Sin embargo este remache en la entrepierna generó otro tipo de queja. Los mineros, que prescindían de toda ropa interior, descu­brieron que al colocarse en cuclillas demasiado cerca de un fuego de campamento, el remache se calentaba hasta el punto de ocasionar una dolorosa quemadura. El remache de la entrepierna fue abandonado.

 

Los remaches de los bolsillos se mantuvieron hasta el año 1935, fecha en que se formularon quejas de muy distinta índole. Eran muchos los ni­ños que en todo el país llevaban pantalones vaqueros para ir a la es­cuela, y las autoridades docentes informaron de que los remaches del bolsillo posterior arañaban y estropeaban irremediablemente los ban­cos y pupitres de madera. Así pues, los remaches de bolsillos fueron abandonados.

 

Los vaqueros, estrictamente utilitarios, se convirtieron por primera vez en prenda de moda en el año 1935, cuando apareció “un anuncio en la re­vista “Vogue”. Representaba a dos mujeres de la alta sociedad ataviadas con bien ajustados vaqueros, y pregonaba una tendencia llamada “chic del Oeste”. Sin embargo, poco representó esta novedad comparada con la erupción que produjo la competición entre diseñadores de pan­talones vaqueros en los años setenta.

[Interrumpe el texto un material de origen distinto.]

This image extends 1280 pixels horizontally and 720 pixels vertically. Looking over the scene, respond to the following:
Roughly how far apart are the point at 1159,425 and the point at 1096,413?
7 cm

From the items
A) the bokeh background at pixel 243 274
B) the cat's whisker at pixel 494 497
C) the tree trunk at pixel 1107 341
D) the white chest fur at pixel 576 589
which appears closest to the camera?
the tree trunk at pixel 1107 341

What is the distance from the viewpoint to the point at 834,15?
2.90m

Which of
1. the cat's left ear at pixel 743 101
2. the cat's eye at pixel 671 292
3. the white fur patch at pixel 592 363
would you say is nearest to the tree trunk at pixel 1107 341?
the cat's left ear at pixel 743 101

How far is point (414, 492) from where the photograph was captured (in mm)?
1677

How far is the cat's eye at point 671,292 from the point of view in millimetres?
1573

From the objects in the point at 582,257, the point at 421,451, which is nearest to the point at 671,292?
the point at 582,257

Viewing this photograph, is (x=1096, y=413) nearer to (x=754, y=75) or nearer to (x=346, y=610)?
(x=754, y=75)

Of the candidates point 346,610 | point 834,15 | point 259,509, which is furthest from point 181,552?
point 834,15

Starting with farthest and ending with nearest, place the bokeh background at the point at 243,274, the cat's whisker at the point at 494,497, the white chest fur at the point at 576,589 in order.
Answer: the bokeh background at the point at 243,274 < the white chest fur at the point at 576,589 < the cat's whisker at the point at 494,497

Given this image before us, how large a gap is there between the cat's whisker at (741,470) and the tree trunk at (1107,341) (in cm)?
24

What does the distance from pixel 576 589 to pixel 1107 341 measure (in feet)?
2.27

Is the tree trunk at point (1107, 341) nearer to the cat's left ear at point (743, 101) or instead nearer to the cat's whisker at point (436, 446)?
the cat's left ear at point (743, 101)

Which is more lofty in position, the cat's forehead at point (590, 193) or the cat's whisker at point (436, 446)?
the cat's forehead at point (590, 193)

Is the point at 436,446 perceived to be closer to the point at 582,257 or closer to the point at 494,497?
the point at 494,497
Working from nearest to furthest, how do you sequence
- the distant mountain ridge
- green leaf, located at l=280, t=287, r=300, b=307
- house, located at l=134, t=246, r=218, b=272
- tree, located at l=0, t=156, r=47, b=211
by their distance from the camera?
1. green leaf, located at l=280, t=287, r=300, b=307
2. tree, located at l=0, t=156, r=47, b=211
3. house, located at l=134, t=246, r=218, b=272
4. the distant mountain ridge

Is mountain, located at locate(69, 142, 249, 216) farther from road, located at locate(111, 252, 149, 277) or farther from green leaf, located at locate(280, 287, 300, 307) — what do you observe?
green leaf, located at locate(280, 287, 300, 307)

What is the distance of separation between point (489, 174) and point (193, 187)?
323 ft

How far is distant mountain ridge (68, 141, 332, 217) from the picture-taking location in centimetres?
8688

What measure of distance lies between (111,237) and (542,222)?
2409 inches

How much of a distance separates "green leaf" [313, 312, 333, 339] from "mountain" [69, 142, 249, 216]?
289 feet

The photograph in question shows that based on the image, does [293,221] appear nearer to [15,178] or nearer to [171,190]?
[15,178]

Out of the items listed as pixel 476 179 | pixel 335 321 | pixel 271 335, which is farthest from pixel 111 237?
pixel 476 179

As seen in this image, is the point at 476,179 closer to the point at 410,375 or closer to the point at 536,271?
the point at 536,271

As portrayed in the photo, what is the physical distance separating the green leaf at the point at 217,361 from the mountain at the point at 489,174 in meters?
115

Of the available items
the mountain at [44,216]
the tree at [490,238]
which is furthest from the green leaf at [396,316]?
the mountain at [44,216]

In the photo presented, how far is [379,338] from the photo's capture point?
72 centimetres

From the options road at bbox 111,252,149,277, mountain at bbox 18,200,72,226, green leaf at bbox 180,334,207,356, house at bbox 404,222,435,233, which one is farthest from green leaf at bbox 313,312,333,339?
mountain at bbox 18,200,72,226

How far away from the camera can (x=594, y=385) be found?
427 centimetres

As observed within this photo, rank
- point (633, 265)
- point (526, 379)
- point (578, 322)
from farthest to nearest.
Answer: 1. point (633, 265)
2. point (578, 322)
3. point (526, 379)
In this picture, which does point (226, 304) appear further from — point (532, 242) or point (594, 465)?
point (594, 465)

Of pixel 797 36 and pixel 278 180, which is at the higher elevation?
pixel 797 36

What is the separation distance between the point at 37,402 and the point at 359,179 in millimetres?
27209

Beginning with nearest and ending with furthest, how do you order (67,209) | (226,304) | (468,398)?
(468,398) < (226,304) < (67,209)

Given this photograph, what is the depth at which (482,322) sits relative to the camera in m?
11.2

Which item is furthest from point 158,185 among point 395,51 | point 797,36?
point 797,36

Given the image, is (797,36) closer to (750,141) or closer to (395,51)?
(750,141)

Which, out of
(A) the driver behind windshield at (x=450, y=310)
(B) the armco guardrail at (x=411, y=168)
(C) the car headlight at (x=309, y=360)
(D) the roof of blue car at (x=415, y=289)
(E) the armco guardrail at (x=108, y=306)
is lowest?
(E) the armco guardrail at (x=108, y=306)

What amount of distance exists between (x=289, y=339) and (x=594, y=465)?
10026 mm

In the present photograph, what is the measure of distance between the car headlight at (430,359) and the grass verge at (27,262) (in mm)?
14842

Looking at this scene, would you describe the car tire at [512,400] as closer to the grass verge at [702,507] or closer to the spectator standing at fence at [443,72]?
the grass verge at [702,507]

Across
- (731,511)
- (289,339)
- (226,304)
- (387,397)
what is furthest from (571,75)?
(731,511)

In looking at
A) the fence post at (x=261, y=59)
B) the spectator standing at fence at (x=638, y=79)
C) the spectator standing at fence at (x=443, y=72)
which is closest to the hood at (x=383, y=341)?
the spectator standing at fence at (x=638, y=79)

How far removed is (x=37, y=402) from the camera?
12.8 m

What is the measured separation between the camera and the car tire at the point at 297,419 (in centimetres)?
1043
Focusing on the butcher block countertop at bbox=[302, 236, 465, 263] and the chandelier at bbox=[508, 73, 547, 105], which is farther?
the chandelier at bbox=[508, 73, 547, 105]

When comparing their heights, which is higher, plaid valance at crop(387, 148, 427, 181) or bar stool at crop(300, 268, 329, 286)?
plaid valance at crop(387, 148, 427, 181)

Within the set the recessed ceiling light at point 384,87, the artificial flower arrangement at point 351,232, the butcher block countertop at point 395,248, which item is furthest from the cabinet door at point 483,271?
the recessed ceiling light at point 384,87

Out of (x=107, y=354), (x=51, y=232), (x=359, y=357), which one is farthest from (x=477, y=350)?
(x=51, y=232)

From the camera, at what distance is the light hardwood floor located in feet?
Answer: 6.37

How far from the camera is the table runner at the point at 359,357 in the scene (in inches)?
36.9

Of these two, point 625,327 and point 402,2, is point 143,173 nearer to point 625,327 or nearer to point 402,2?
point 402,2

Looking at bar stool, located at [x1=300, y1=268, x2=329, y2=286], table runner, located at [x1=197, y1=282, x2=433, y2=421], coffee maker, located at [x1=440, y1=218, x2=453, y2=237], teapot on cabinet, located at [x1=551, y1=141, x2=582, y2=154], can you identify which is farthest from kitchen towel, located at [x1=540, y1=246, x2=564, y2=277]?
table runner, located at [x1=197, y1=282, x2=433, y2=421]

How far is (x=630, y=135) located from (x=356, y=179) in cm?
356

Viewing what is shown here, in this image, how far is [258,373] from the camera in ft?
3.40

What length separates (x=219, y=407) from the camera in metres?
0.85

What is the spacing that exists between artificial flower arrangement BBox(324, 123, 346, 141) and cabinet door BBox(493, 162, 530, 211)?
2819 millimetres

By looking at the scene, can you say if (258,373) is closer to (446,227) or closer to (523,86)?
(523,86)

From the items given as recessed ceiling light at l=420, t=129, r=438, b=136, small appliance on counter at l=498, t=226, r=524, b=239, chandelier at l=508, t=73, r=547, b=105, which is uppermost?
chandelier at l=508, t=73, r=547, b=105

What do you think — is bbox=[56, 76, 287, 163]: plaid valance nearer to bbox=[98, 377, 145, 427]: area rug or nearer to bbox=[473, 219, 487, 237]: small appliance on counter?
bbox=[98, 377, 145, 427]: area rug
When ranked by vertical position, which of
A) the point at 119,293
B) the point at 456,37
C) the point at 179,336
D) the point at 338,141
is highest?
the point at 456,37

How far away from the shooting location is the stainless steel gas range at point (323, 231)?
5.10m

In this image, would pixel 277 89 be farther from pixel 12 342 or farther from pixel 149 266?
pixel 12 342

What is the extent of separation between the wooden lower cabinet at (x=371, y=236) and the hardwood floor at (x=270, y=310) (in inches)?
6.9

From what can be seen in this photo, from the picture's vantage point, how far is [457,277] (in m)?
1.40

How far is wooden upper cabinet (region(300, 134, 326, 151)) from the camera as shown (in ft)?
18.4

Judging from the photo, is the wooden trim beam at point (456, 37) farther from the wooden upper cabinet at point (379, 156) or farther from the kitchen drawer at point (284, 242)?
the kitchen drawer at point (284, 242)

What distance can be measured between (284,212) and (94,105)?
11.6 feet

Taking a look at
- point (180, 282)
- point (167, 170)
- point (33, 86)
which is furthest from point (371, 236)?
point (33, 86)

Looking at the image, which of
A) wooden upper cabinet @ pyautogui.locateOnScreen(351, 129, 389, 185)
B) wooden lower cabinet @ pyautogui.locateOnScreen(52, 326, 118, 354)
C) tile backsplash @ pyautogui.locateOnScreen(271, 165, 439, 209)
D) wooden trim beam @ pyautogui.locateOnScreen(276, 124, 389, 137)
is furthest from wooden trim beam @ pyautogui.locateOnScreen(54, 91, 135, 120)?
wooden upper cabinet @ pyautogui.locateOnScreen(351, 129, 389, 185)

Esta prenda, en otro tiempo des­tinada al trabajo, se convirtió en la indumentaria más adecuada para las actividades al aire libre, creando una industria multimillonaria. En el apogeo de la guerra entre los diseñadores de vaqueros, los pantalo­nes Calvin Klein, por ejemplo, a pesar de su elevado precio, cincuenta dólares (o tal vez a causa del mismo), se vendían a razón de 250.000 unidades por semana.